Obama Leaves the Fate of His Plan for Undocumented Immigrants With the Supreme Court
President Obama takes his immigration reforms to the Supreme Court.
The White House wants to force the fight over undocumented immigrants all the way to the Supreme Court.
The White House wants to force the fight over undocumented immigrants all the way to the Supreme Court.
On Tuesday, the Justice Department announced it would ask the nation’s highest court to consider President Barack Obama’s long-delayed immigration overhaul, which would allow as many as 5 million undocumented immigrants to stay in the United States. Obama took executive action in 2014 to enact his plan, which is known as Deferred Action for Parents of Americans and also would protect law-abiding Hispanics from deportation. On Monday, the 5th Circuit U.S. Court of Appeals, which is seated in the American South, upheld a Texas-based federal judge’s earlier ban on the immigration action.

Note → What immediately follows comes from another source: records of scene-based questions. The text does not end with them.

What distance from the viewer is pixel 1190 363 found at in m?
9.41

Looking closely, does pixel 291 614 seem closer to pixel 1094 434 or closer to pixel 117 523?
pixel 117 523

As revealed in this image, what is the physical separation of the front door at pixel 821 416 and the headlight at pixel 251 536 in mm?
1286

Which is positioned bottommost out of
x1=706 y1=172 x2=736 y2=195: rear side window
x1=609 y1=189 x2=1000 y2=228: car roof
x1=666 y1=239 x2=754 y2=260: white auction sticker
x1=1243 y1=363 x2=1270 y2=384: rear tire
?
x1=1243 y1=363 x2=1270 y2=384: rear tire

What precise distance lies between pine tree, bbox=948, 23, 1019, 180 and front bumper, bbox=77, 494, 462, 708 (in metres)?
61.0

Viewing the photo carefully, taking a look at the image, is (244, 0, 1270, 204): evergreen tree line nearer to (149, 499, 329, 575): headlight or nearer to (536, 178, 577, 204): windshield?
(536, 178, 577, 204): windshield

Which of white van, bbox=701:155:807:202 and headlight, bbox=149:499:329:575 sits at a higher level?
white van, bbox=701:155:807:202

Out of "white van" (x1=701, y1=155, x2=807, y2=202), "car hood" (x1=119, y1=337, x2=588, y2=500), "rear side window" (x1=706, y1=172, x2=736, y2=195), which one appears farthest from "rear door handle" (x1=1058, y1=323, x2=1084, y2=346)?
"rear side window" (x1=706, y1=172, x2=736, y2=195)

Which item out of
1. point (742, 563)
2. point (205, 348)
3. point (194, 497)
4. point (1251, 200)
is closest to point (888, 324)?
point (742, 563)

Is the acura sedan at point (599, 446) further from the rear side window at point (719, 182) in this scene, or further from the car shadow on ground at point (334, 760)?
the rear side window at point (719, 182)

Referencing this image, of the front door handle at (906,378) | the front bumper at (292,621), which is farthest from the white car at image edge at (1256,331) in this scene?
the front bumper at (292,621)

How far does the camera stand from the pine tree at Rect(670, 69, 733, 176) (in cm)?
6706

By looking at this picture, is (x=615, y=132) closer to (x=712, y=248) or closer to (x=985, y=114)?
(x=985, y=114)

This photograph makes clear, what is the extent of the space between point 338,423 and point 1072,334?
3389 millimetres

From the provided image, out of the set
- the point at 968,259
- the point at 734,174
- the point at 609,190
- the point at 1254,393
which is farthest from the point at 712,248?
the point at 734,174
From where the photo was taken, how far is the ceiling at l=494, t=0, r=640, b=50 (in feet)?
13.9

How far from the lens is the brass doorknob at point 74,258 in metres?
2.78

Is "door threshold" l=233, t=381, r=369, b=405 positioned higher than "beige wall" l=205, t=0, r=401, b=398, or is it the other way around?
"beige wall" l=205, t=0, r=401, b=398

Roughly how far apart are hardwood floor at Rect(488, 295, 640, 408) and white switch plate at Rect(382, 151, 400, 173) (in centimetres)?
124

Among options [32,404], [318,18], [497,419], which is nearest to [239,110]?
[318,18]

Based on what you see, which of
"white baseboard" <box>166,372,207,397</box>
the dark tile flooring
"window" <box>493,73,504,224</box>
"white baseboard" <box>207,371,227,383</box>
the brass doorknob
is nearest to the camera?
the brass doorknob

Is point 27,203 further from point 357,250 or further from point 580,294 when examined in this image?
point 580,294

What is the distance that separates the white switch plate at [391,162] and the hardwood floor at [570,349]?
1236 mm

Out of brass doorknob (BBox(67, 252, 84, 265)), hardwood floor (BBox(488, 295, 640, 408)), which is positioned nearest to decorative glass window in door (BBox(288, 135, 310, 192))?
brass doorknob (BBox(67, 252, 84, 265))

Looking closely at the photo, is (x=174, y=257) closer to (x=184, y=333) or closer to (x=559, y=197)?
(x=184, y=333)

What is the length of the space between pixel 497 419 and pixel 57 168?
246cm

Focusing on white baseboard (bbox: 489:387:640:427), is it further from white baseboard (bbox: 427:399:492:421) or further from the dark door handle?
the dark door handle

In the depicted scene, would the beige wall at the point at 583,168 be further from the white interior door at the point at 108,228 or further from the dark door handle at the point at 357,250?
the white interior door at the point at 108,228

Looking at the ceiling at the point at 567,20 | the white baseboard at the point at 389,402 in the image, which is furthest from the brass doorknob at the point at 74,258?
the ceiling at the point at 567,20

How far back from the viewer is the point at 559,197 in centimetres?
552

Justice spokesman Patrick Rodenbush said in a statement that the White House “remains committed to taking steps that will resolve the immigration litigation as quickly as possible.” He said the president’s plan prioritizes deportation of undocumented immigrants who break the law, not those who are raising families in the United States.
The president’s immigration reform efforts are opposed by Republicans in Congress, where GOP lawmakers have stymied attempts to overhaul the immigration system. Texas and 25 other states have also challenged the executive action.
Sen. Tom Cotton (R-Ark.) predicted the ban on Obama’s immigration plan will stand, and called the appeal court’s rejection “yet another confirmation of the lawlessness at the foundation of President Obama’s ‘legacy-making’ initiatives.”
If the Supreme Court takes the case — it has the discretion to choose which matters it considers — it would hold the fate of one of the president’s legacy issues in its hands. Obama has promised the American Hispanic community he would push for immigration reform before he leaves office in 2017.
The decision to take the executive action to the high court drew praise from Latino advocates. There are more than 11 million undocumented people in the United States.
The appeals court “tried to run out the clock by delaying a decision on this anti-immigrant lawsuit to make it harder for our side to appeal to the U.S. Supreme Court,” Ben Monterroso, executive director of Mi Familia Vota, a non-profit group that promotes Latino interests, said in a statement Tuesday. “Thankfully, the Obama administration is not wasting any time, announcing it will take the case to the highest court in the land, where we hope justice will prevail.”